─── Artículo
Con esta frase, el oficial británico George Walker resumía uno de los momentos más célebres de entre todos los que sucedieron durante la Guerra del Asiento, que enfrentó a España contra Inglaterra durante nueve largos años, entre 1739 y 1748. Nos referimos a la Carrera del Glorioso, una sucesión de enfrentamientos entre un navío de línea de la Armada Española de 70 cañones contra doce navíos y fragatas inglesas que trataron de capturarlo.

La travesía del San Ignacio de Loyola (Glorioso)  se inicia en julio de 1747 en el puerto mexicano de Veracruz. En su interior, el navío de línea español transportaba una valiosa carga compuesta, entre otras cosas, por más de cuatro millones de pesos en monedas de plata, cuya llegada a España se consideraba fundamental para poder sufragar el terrible coste de la guerra contra el gigante inglés.  Por este motivo, y más aún teniendo en cuenta la dificultad de atravesar un océano totalmente plagado de buques enemigos, el mando de la misión fue encomendado al prestigioso capitán don Pedro Mesía de la Cerda. 

            Tras varias jornadas de navegación, el 25 de julio tenemos al Glorioso cerca de las costas de la isla de Flores, en el archipiélago de las Azores. La tranquilidad que hasta ese momento había tenido la tripulación se desvanece, cuando uno de los vigías da el grito de alerta anunciado que entre la niebla ha podido divisar un convoy británico formado por diez buques, tres de ellos de guerra: el navío de línea Warwick (60 cañones), la fragata Lark (40 cañones) y el paquebote Montagu (16 cañones), además de un buque de transporte armado con otros veinte cañones. La gesta del Glorioso está a punto de iniciarse.
──────
─── Listado de datos
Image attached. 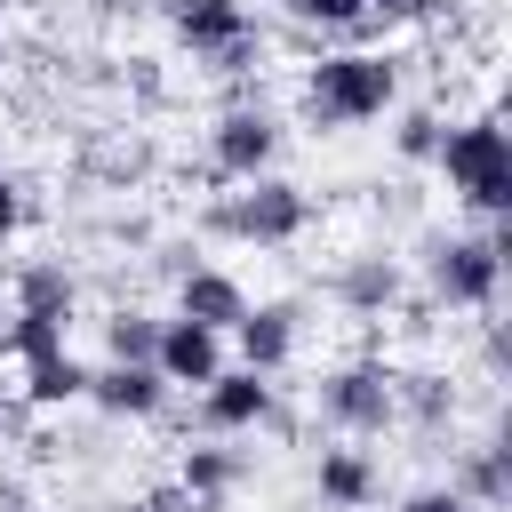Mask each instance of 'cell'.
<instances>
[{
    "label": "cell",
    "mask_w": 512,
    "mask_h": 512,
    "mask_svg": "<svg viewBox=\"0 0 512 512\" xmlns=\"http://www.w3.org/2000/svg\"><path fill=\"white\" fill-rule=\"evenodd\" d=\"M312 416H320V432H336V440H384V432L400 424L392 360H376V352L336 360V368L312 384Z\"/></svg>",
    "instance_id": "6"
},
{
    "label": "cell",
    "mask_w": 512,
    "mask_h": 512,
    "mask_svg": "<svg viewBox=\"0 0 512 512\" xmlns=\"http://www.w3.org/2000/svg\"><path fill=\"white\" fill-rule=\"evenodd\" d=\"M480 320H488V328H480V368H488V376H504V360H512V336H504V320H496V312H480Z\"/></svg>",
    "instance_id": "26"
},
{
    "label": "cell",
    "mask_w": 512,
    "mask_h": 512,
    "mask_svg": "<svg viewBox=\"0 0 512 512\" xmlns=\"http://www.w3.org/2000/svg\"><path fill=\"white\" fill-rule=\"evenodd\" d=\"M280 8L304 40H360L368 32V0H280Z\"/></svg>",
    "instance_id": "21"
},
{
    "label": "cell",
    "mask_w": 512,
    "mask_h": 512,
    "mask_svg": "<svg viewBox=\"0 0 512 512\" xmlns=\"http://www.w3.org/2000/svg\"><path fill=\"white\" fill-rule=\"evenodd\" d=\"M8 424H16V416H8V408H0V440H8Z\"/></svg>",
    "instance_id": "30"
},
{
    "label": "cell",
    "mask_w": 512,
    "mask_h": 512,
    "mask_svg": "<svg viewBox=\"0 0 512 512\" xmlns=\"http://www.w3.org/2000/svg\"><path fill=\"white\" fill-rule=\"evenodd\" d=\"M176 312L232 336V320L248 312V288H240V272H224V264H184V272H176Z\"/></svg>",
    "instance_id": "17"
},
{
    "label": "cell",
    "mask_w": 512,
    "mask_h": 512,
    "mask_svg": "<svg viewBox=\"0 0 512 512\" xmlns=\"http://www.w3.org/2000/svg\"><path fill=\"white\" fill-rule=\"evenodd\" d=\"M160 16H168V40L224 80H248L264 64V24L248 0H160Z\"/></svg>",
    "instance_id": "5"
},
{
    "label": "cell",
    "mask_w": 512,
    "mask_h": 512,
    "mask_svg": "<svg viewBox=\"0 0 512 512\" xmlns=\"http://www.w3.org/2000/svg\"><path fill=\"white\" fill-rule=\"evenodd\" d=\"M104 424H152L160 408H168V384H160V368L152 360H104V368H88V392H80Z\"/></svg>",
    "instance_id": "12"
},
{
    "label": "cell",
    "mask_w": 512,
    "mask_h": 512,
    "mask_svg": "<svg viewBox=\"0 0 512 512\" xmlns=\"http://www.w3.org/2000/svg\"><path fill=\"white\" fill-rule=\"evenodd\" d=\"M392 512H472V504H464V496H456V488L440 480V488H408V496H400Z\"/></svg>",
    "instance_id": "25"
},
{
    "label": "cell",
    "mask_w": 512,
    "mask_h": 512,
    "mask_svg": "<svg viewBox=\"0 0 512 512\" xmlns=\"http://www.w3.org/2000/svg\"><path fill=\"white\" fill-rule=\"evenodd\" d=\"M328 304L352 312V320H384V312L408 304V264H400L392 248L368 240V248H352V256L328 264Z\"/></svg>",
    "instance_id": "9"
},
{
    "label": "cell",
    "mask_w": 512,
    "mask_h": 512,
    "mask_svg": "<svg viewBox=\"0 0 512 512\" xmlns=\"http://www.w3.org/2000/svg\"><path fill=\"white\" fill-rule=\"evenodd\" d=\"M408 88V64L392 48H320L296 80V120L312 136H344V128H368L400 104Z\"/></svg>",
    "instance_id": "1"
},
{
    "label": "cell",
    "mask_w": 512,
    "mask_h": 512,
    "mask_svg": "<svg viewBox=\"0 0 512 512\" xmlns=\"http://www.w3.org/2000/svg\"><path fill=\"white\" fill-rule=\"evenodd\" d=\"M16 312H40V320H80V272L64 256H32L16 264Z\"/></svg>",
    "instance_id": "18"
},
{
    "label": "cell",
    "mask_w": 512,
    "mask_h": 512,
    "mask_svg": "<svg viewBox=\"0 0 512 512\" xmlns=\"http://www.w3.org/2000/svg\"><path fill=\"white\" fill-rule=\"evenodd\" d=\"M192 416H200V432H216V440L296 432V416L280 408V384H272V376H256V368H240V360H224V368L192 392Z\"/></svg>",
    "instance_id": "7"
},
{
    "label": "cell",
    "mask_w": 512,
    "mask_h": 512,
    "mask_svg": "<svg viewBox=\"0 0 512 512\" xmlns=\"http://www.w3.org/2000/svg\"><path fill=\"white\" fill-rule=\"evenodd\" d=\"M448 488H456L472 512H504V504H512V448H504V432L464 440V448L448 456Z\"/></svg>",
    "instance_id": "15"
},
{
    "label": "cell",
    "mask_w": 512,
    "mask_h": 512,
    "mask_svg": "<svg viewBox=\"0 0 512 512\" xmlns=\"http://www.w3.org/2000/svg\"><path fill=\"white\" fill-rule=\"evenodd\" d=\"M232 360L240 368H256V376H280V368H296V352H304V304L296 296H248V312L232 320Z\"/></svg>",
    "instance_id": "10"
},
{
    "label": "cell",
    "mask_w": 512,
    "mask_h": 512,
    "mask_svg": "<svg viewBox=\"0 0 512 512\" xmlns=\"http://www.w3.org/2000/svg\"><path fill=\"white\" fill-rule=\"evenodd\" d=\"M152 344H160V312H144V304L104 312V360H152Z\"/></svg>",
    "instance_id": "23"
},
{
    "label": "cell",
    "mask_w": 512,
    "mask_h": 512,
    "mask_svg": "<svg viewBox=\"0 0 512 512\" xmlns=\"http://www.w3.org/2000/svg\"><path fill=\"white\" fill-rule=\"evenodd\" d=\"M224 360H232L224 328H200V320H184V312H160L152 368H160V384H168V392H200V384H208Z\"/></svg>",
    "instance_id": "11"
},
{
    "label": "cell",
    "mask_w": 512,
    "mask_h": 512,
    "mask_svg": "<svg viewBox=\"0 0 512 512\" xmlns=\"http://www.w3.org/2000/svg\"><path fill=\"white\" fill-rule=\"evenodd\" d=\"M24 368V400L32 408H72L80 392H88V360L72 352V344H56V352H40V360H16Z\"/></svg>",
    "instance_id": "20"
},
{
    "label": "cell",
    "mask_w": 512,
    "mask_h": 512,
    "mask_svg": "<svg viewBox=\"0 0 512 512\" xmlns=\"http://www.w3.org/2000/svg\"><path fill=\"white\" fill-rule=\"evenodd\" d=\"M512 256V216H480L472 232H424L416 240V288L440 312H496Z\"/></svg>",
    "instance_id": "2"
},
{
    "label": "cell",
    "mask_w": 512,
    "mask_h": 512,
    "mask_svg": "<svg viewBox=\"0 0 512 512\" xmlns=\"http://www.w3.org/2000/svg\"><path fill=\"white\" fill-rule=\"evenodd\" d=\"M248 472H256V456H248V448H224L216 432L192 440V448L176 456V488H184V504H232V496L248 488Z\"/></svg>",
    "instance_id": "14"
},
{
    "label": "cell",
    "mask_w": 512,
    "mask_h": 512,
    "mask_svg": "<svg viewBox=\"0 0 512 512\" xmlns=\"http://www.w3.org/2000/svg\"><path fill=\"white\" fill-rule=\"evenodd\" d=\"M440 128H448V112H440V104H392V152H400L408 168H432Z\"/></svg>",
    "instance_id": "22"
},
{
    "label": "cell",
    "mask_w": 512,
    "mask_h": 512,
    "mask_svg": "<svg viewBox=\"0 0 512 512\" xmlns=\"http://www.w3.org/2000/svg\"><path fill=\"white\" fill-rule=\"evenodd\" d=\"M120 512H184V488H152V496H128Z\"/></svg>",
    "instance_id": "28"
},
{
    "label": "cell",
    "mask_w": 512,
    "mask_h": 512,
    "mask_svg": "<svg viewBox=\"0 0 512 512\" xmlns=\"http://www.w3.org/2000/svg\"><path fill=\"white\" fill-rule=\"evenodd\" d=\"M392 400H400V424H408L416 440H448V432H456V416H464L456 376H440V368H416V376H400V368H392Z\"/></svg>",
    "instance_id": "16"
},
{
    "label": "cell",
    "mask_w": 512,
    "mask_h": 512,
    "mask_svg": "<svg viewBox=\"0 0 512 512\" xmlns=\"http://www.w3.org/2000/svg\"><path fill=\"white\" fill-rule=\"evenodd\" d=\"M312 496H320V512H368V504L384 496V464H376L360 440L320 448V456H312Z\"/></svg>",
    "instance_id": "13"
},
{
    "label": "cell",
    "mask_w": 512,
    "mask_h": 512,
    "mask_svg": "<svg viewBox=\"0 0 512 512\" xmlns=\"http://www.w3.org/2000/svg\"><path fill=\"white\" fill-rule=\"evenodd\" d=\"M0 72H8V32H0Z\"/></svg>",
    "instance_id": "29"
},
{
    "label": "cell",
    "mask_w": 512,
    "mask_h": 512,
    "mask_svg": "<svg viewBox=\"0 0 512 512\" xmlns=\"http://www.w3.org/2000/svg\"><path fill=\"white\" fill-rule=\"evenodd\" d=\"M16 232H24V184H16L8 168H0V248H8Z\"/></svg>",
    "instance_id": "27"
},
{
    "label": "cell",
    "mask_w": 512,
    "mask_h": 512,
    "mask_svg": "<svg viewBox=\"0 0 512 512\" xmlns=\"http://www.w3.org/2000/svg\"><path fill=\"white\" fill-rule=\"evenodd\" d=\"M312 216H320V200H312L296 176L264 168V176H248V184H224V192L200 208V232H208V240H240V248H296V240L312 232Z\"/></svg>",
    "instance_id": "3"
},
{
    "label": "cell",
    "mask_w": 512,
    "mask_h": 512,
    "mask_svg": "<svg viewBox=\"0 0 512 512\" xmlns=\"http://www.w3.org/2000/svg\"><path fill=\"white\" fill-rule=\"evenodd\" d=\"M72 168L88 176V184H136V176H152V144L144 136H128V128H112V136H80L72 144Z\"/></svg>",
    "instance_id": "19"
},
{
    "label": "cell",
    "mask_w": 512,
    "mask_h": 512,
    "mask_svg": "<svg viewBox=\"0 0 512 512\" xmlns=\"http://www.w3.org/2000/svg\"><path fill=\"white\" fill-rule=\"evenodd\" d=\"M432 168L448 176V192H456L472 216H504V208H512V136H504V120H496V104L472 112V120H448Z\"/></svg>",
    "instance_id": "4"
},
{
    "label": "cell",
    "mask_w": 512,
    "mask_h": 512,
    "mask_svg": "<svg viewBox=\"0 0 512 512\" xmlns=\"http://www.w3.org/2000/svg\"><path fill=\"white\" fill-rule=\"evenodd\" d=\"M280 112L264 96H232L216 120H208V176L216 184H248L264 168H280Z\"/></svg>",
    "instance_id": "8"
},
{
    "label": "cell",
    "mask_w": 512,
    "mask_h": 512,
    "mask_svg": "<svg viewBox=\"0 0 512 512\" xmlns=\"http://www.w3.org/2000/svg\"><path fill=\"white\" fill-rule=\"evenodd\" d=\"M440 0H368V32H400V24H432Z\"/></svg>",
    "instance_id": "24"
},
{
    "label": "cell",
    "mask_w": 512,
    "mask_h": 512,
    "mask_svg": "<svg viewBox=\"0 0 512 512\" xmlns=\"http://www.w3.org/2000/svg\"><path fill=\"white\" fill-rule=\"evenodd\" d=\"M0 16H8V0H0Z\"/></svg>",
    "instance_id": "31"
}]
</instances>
──────
─── Listado de datos
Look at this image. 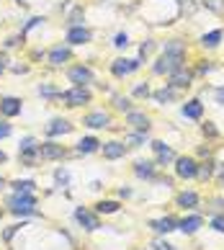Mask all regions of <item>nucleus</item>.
──────
* Tarea 1: Traduce al inglés esta oración del artículo sobre el Glorioso: "La gesta del Glorioso está a punto de iniciarse."
* Tarea 2: Transcribe tal cual del artículo sobre el Glorioso el fragmento que va desde "Tras varias jornadas" hasta "punto de iniciarse.".
* Tarea 3: Continúa el relato del artículo sobre la Carrera del Glorioso a partir de su última oración.
Los ítems vienen de otra fuente distinta.

* Respuesta final 1: The feat of the Glorioso is about to begin.

* Respuesta final 2:
Tras varias jornadas de navegación, el 25 de julio tenemos al Glorioso cerca de las costas de la isla de Flores, en el archipiélago de las Azores. La tranquilidad que hasta ese momento había tenido la tripulación se desvanece, cuando uno de los vigías da el grito de alerta anunciado que entre la niebla ha podido divisar un convoy británico formado por diez buques, tres de ellos de guerra: el navío de línea Warwick (60 cañones), la fragata Lark (40 cañones) y el paquebote Montagu (16 cañones), además de un buque de transporte armado con otros veinte cañones. La gesta del Glorioso está a punto de iniciarse.

* Respuesta final 3:
            Siendo consciente de su inferioridad, el capitán español decidió rehusar el combate. Tras ordenar zafarrancho de combate, don Pedro Mesía aprovechó el barlovento y continuó navegando en dirección al Ferrol, a lo que John Crookshanks, jefe del convoy inglés, respondió ordenando la persecución de un barco español que poco a poco logró dejar atrás a todos sus perseguidores. La presa era lo suficientemente jugosa como para dejarla escapar sin más, por lo que el británico mandó al Beaufort  proteger al convoy, mientras él se lanzó en solitario, a bordo del Montagu, a la caza del Glorioso, alcanzándole a las 21 horas, e iniciando un intercambio de fuego artillero nocturno con la intención de retrasar la marcha de su enemigo y dar tiempo al resto de la escuadra inglesa para que se acercasen al solitario navío español.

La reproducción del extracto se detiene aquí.